**DOCUMENT PASSAGE:**
☆ ☆ ☆
Prevention is always better than cure. This
section outlines things you can do to help yourself to a healthier
heart. Even if you've already been diagnosed with heart disease,
making lifestyle changes can help you live a longer, healthier
and more enjoyable life.
Adopting a healthier lifestyle is not about
denying the things you enjoy, making vast changes such as
joining a gym, becoming a vegetarian or eating nothing but
'health foods'. Small, easily achievable adaptations such
as becoming more active in your everyday life and learning
to enjoy fresh, wholesome food can make a tremendous difference
to your wellbeing and improve the health of your heart.
Best of all, most of the steps outlined
improve several different risk factors. For example becoming
more active helps to reduce your blood pressure, improves
your cholesterol level and by boosting your metabolism, helps
control your weight - all of which can significantly reduce
your risk of coronary heart disease. Click on the links to
the right to find out more.
☆ ☆ ☆
Dataset entries:
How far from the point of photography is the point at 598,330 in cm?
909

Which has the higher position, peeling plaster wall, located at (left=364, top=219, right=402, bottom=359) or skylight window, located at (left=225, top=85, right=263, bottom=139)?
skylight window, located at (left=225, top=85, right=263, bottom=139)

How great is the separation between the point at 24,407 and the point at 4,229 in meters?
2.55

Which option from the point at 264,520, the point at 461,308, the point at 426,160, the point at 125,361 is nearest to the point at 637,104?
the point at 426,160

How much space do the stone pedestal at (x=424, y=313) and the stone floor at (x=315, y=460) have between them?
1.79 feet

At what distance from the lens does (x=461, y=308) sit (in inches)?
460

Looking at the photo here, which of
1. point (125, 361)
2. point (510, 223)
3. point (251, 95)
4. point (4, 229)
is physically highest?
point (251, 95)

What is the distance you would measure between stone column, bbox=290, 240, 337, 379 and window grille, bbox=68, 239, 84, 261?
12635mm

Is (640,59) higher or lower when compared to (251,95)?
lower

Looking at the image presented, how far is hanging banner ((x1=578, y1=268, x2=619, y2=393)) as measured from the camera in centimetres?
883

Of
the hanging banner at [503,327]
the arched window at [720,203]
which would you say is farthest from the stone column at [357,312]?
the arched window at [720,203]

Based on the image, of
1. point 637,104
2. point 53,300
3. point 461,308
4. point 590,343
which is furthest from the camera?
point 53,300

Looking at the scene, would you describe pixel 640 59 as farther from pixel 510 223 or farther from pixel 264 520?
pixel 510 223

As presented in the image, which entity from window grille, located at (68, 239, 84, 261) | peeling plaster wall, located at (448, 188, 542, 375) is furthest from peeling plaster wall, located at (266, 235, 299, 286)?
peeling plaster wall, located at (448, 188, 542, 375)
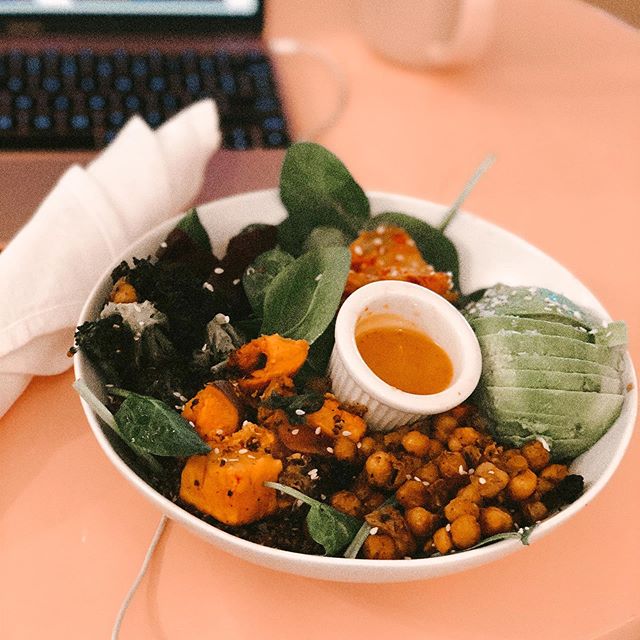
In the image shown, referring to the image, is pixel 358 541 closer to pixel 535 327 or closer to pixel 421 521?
pixel 421 521

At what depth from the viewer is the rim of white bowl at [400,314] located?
49 centimetres

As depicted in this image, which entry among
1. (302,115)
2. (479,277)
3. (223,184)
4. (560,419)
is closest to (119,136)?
(223,184)

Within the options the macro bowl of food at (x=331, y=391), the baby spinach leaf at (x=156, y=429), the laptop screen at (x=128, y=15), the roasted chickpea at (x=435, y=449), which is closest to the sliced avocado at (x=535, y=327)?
the macro bowl of food at (x=331, y=391)

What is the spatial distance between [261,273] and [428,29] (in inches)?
19.0

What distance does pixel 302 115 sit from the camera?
856 mm

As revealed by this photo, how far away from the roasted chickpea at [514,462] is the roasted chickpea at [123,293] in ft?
0.95

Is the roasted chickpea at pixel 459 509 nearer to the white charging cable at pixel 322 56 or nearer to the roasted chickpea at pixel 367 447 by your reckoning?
the roasted chickpea at pixel 367 447

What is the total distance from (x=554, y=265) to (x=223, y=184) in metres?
0.35

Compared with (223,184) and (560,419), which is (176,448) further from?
(223,184)

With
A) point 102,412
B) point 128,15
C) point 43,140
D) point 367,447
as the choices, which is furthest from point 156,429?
point 128,15

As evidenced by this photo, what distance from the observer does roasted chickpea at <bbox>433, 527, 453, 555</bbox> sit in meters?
0.44

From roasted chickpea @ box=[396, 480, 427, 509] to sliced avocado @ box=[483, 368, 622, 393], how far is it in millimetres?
108

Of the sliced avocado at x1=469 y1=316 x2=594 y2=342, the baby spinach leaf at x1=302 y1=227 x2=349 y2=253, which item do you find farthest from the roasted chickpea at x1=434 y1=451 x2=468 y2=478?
the baby spinach leaf at x1=302 y1=227 x2=349 y2=253

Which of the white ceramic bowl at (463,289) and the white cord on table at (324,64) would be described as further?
the white cord on table at (324,64)
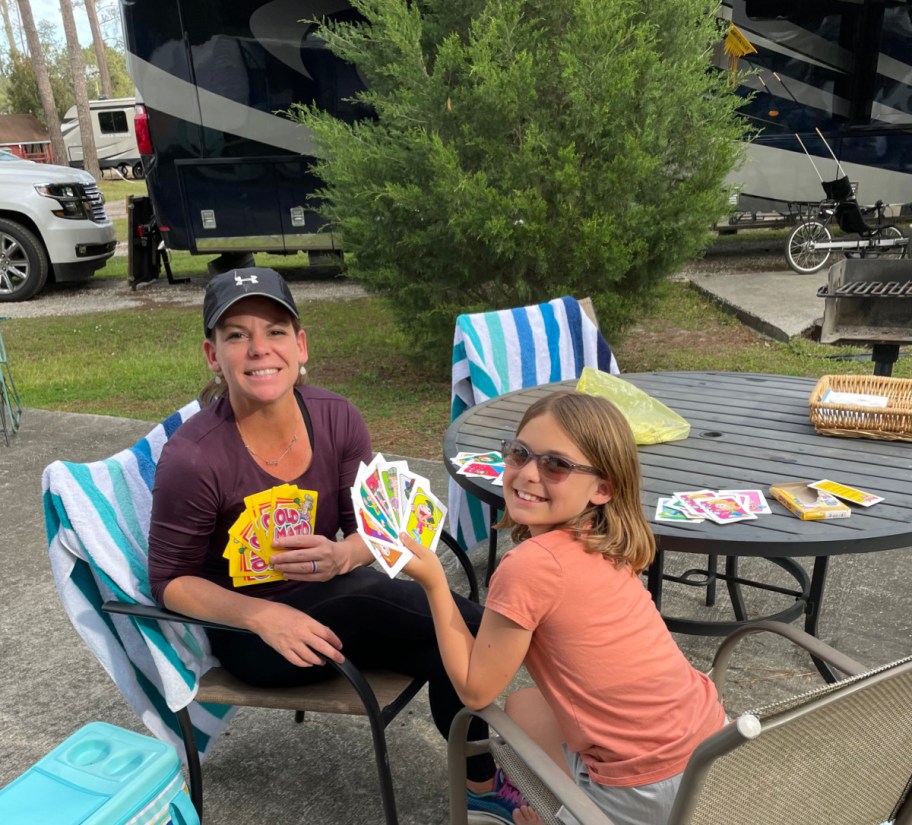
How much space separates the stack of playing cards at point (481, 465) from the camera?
228 centimetres

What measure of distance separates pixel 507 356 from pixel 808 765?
2.58 metres

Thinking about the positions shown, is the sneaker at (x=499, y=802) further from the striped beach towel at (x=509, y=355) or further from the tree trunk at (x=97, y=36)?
the tree trunk at (x=97, y=36)

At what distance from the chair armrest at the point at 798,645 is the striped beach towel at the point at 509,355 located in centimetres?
153

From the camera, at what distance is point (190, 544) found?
6.23 ft

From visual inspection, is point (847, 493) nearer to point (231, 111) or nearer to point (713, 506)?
point (713, 506)

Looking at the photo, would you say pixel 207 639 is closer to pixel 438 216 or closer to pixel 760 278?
pixel 438 216

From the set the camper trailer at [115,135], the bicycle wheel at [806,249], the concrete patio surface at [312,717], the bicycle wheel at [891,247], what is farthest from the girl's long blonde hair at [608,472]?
the camper trailer at [115,135]

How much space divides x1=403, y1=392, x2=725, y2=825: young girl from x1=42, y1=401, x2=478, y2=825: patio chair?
43 cm

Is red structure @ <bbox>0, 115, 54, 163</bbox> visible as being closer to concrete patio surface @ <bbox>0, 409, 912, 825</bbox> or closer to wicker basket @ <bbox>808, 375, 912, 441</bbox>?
concrete patio surface @ <bbox>0, 409, 912, 825</bbox>

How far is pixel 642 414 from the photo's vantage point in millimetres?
2572

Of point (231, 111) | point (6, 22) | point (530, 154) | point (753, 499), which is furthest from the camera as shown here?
point (6, 22)

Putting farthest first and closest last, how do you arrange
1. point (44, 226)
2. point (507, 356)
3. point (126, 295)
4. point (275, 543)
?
1. point (126, 295)
2. point (44, 226)
3. point (507, 356)
4. point (275, 543)

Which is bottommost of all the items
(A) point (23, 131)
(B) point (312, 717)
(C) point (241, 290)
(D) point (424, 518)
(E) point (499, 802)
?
(B) point (312, 717)

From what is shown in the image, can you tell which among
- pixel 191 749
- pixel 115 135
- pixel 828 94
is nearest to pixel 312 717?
pixel 191 749
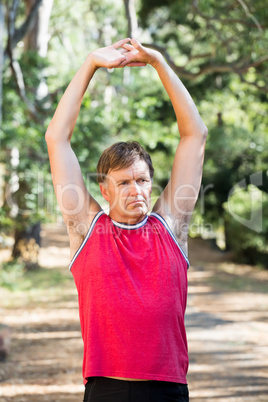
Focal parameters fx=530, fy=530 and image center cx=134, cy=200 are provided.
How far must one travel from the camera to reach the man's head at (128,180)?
1949mm

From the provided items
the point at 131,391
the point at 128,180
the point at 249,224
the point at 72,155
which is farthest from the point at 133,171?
the point at 249,224

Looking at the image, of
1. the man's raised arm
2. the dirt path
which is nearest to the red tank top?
the man's raised arm

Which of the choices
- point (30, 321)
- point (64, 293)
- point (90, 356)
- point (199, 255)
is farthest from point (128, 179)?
point (199, 255)

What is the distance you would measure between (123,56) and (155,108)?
9270 mm

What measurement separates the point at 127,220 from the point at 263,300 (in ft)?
31.2

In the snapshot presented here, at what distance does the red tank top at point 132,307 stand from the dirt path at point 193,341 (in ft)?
11.4

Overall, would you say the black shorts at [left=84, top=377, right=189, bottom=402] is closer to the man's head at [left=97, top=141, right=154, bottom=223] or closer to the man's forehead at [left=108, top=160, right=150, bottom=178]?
the man's head at [left=97, top=141, right=154, bottom=223]

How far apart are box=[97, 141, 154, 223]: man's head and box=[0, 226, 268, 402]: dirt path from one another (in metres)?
3.57

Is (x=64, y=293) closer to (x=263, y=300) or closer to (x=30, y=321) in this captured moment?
(x=30, y=321)

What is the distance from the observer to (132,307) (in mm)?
1792

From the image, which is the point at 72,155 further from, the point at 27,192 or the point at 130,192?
the point at 27,192

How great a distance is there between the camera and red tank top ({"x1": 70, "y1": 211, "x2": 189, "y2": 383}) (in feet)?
5.84

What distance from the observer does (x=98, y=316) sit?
1816mm

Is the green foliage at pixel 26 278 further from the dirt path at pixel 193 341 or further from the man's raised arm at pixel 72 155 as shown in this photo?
the man's raised arm at pixel 72 155
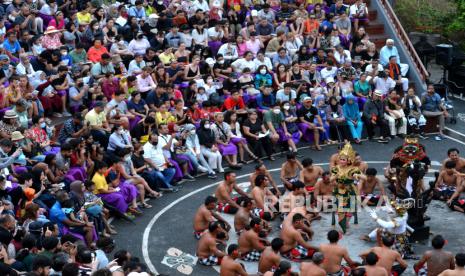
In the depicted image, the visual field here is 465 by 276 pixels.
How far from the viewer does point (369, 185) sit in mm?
22344

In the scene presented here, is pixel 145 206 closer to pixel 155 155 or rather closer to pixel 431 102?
pixel 155 155

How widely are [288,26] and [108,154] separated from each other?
10104mm

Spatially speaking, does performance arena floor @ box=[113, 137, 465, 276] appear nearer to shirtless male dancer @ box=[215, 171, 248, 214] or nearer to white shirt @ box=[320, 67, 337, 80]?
shirtless male dancer @ box=[215, 171, 248, 214]

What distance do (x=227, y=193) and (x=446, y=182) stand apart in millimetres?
5169

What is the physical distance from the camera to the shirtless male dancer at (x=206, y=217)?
2069 centimetres

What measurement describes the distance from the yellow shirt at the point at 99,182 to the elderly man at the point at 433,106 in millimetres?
10901

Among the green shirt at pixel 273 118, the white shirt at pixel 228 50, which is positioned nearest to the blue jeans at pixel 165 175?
the green shirt at pixel 273 118

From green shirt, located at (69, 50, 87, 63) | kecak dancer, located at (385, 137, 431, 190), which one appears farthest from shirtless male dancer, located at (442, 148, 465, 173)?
green shirt, located at (69, 50, 87, 63)

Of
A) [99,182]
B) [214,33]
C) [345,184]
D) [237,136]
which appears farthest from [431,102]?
[99,182]

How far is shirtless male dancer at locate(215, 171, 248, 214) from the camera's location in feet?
72.6

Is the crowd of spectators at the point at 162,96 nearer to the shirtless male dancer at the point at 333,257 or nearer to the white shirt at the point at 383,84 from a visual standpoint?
the white shirt at the point at 383,84

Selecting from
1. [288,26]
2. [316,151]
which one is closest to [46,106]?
[316,151]

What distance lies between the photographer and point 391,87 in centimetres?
2906

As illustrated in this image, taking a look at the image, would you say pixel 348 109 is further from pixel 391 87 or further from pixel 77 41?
pixel 77 41
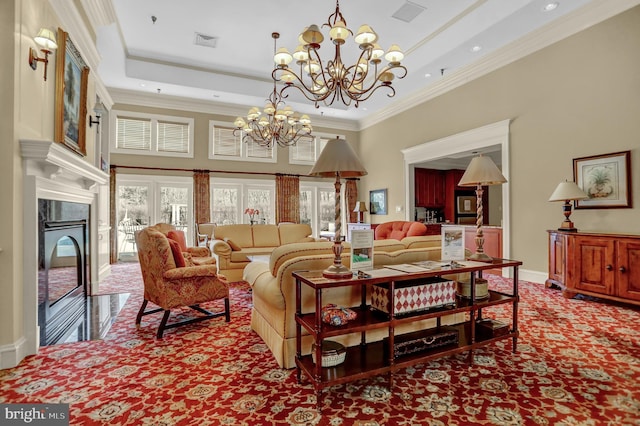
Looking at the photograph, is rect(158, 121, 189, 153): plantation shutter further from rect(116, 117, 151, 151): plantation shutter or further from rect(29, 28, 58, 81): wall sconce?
rect(29, 28, 58, 81): wall sconce

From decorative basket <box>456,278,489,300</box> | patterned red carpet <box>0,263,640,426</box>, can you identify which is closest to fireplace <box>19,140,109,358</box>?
patterned red carpet <box>0,263,640,426</box>

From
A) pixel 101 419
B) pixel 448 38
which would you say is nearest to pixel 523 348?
pixel 101 419

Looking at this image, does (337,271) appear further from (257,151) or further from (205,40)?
(257,151)

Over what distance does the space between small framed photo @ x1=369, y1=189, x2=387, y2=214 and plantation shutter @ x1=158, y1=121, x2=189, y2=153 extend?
5.09 m

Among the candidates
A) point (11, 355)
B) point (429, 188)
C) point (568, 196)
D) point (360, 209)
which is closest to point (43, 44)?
point (11, 355)

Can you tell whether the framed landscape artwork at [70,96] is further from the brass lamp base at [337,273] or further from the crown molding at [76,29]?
the brass lamp base at [337,273]

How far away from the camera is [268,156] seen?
346 inches

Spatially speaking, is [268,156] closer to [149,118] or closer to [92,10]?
[149,118]

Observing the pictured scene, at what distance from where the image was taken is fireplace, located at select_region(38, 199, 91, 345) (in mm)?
2977

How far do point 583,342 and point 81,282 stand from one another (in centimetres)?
565

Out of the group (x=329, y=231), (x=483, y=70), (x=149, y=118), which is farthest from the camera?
(x=329, y=231)

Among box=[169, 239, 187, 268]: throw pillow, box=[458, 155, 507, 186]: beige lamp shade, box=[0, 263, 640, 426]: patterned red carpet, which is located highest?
box=[458, 155, 507, 186]: beige lamp shade

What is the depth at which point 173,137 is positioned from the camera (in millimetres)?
7898

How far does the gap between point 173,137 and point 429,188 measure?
22.8 ft
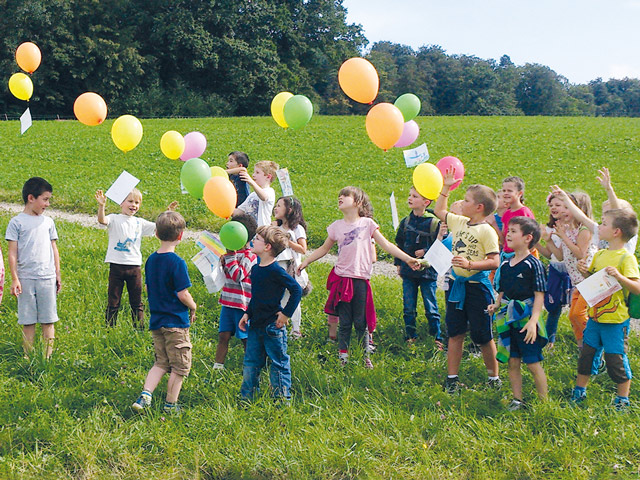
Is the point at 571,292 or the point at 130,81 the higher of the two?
the point at 130,81

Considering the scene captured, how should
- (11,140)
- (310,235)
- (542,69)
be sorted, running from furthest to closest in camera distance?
(542,69) → (11,140) → (310,235)

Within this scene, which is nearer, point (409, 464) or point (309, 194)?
point (409, 464)

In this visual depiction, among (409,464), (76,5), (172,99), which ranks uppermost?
(76,5)

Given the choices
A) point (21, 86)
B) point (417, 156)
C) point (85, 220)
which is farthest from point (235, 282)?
point (85, 220)

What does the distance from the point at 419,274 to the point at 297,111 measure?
2.15 m

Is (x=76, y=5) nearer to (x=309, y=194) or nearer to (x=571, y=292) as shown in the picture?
(x=309, y=194)

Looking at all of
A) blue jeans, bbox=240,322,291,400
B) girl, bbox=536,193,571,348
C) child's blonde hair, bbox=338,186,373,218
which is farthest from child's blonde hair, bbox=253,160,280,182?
girl, bbox=536,193,571,348

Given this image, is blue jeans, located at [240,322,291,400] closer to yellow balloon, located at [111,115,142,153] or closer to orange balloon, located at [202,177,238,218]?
orange balloon, located at [202,177,238,218]

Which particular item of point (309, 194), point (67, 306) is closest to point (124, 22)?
point (309, 194)

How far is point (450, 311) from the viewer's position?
4762mm

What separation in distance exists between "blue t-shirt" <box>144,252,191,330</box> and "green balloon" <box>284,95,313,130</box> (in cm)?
242

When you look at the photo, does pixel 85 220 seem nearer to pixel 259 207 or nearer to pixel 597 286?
pixel 259 207

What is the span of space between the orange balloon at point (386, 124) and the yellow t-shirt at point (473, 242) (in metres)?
1.08

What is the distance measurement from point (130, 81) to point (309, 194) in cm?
3094
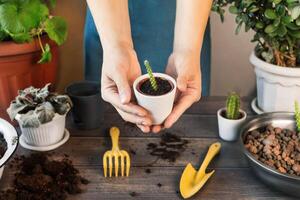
☆ ☆ ☆
**TASK INSTRUCTIONS:**
• a. Write out the part of the heart health passage starting at "Prevention is always" and ending at "of your heart.".
• b. Translate this sentence from the heart health passage into Spanish: "Best of all, most of the steps outlined improve several different risk factors."
• c. According to the heart health passage, what effects does becoming more active have?

**ANSWERS BELOW:**
• a.
Prevention is always better than cure. This
section outlines things you can do to help yourself to a healthier
heart. Even if you've already been diagnosed with heart disease,
making lifestyle changes can help you live a longer, healthier
and more enjoyable life.
Adopting a healthier lifestyle is not about
denying the things you enjoy, making vast changes such as
joining a gym, becoming a vegetarian or eating nothing but
'health foods'. Small, easily achievable adaptations such
as becoming more active in your everyday life and learning
to enjoy fresh, wholesome food can make a tremendous difference
to your wellbeing and improve the health of your heart.

• b. Lo mejor de todo es que la mayoría de los pasos descritos mejoran varios factores de riesgo diferentes.

• c. It helps reduce blood pressure, improves cholesterol level and, by boosting metabolism, helps control weight.